• **Exercise text**
=======
There’s no doubt being intelligent has its advantages. But many studies have also revealed a disturbing link between intelligence and depression.
Intelligence and depression is not an obvious correlation. In fact, intelligence has often been linked with positive things like educational success, good health and high-income levels.
It stands to reason that those who are intelligent will do well at school. They’ll get the better grades, bag the top jobs and earn more money. More money equals a higher standard of living. You attract a high-class mate and live in a more desirable neighbourhood. You’ll also be able to afford more of the stuff that makes us happy.
However, there appears to be a downside to intelligence and depression is one of them.
You only have to look at some of our historical geniuses to find a link between intelligence and depression.
Charles Dickens famously fell into a deep depression at the start of a new novel.
Despite being one of the world’s greatest scientists, Isaac Newton would suffer from excruciating mood swings.
Winston Churchill, described as one of the greatest leaders of all time, talked about being hounded by ‘the black dog of depression’.
The Great Emancipator, US President Abraham Lincoln, who abolished slavery, was described by friends as ‘the most depressed man they’ve ever seen’.
Ludwig van Beethoven is well known for composing some of the world’s most beautiful musical works despite being deaf. What might not be well known was that he suffered from deep bouts of depression. He constantly contemplated suicide.
We could all probably name a few more famous figures that are highly intelligent and suffer from depression.
But is there any scientific evidence to show a link between intelligence and depression?
Appropriately, Mensa got involved in the debate about a possible link. Mensa is a society that requires its members to have an IQ of 132 or over. The average IQ of the general public is 85 – 115.
Mensa conducted a study on their members. The results showed that they were more likely to suffer from serious mood disorders than the general public. Over a quarter of members who took part reported that they had been diagnosed with a mood disorder. These mood disorders included depression. Compare this to the national average of 10%. It would seem that there is a correlation between high intelligence and depression.
Mensa was not the only study to use IQ scores to identify intelligence. Psychologist Lewis Terman selected exceptionally gifted children from schools in California with IQ’s over 140. These children were forever known as the ‘termites’. Their lives are still being studied to this day.
As you would expect from highly intelligent children, many went on to achieve great things in life. In fact, one of the children wrote the famous sitcom ‘I Love Lucy’ and made millions in the process. However, not all the termites did as well. Many reported back to the study team of their depression. This was primarily because they had not lived up to their earlier promise and expectations.
Why is there a link between intelligence and depression?
Intelligent people overthink things
The Mensa team associated high intelligence with another concept called ‘overexcitability’ or OE. OE is what you’d expect, an intense reaction to a sound, sight, threat, idea, anything really. There are five types of overexcitability including intellectual.
Intellectual OE is a heightened desire to know the truth, gain knowledge and facts. Those with intellectual OE analyse and worry about situations, and need to understand the truth. You’ll find intellectual OE in the intensely curious, those with active minds who think for the sake of learning.
=======
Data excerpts
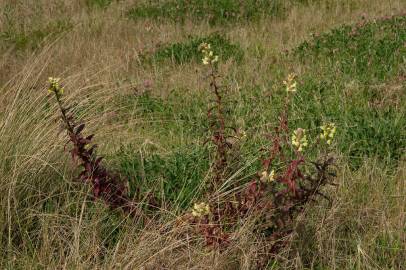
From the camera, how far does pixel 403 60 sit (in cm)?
561

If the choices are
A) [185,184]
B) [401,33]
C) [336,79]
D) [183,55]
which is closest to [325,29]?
[401,33]

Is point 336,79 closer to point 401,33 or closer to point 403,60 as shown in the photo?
point 403,60

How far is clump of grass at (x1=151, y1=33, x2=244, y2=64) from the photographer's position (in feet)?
22.0

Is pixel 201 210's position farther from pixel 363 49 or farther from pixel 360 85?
pixel 363 49

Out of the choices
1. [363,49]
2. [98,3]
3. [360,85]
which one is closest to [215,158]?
[360,85]

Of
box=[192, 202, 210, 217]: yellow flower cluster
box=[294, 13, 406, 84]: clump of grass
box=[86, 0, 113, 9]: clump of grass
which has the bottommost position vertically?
box=[86, 0, 113, 9]: clump of grass

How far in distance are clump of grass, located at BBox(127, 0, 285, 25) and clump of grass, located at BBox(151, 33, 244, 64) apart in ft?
4.58

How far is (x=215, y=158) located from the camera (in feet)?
12.1

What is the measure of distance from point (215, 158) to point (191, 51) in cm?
333

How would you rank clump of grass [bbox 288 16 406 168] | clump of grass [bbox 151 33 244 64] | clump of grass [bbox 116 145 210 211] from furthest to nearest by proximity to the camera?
1. clump of grass [bbox 151 33 244 64]
2. clump of grass [bbox 288 16 406 168]
3. clump of grass [bbox 116 145 210 211]

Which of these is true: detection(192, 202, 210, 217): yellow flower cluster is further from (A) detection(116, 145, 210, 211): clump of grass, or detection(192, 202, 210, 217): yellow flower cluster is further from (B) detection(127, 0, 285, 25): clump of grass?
(B) detection(127, 0, 285, 25): clump of grass

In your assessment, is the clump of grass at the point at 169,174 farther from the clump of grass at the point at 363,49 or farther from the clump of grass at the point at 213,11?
the clump of grass at the point at 213,11

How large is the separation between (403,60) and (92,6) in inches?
222

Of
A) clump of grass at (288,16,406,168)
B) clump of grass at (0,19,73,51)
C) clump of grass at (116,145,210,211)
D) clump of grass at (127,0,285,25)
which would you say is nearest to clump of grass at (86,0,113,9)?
clump of grass at (127,0,285,25)
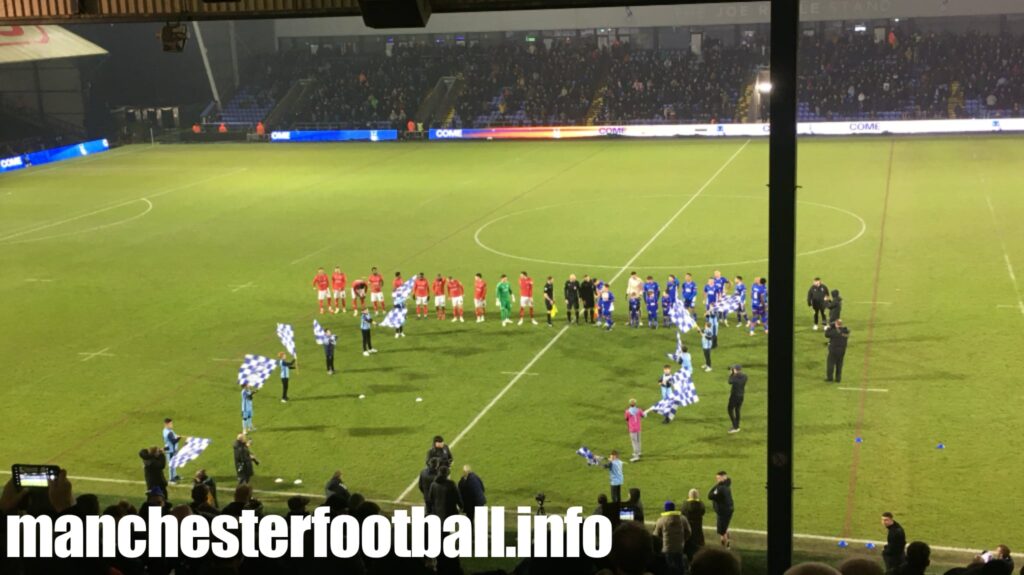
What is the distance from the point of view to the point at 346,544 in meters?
9.88

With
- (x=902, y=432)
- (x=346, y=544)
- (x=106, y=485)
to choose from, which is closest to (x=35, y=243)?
(x=106, y=485)

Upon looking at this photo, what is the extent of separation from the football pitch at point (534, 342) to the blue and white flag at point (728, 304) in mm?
700

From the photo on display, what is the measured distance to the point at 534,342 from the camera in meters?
27.4

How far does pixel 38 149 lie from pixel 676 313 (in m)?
52.7

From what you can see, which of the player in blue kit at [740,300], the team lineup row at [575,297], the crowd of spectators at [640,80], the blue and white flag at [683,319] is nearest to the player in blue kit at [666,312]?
the team lineup row at [575,297]

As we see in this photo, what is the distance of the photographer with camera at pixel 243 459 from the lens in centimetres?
=======
• **What this exercise asks**
- 1) Rewrite the stretch of the passage on intelligence and depression from "You only have" through "a new novel.", putting "book" in place of "novel".
- 2) In the passage on intelligence and depression, what IQ must Mensa members have?
- 3) Continue the passage on intelligence and depression from its final sentence.

• **Answer section**
- 1)
You only have to look at some of our historical geniuses to find a link between intelligence and depression.
Charles Dickens famously fell into a deep depression at the start of a new book.

- 2) An IQ of 132 or over.

- 3)
The intelligent person will have a tendency to overanalyse everything, to dissect the finer points, to look at every situation and then worry about it. They are more likely to replay conversations or situations over and over in their heads. Therefore they tend to worry more than those with lower IQ’s.
Intelligent people are able to verbalise their worries
High verbal intelligence is often used in IQ tests to ascertain intellect. Highly intelligent people frequently pass word puzzles and games which is a basis for many IQ tests. Being able to talk about your worries allows you to carry on analysing them.
Unfortunately, it also compounds the problem. It lets you speak out loud to others and keeps the situation going. This is not only in your head but now with others.
Intelligent people cannot admit their own flaws
Intelligent people have the verbal knowhow to criticise others whilst ignoring any flaws of their own. They typically cherry-pick information to suit their own agenda. They are highly selective in what they choose to believe as they know they are right. They won’t admit their own flaws because they constantly gather information that backs up their own beliefs.
Look at the IQs of the people who were against the MMR vaccinations. These people were spreading information based on a fraudulent paper published in the Lancet. This paper has been discredited numerous times. The anti-vaxxers were typically highly intelligent mothers who have carried out a great amount of research. However, they failed to look at the medical evidence.
Not being able to admit you are wrong can lead to all kinds of problems. This can include depression, especially for those who value other’s opinions.
How to stop the link between intelligence and depression
There is a difference between being intelligent and being wise. Wisdom comes from open-mindedness. From admitting your own flaws, being open to new ideas and suggestions. It involves leaving the past behind with no regrets.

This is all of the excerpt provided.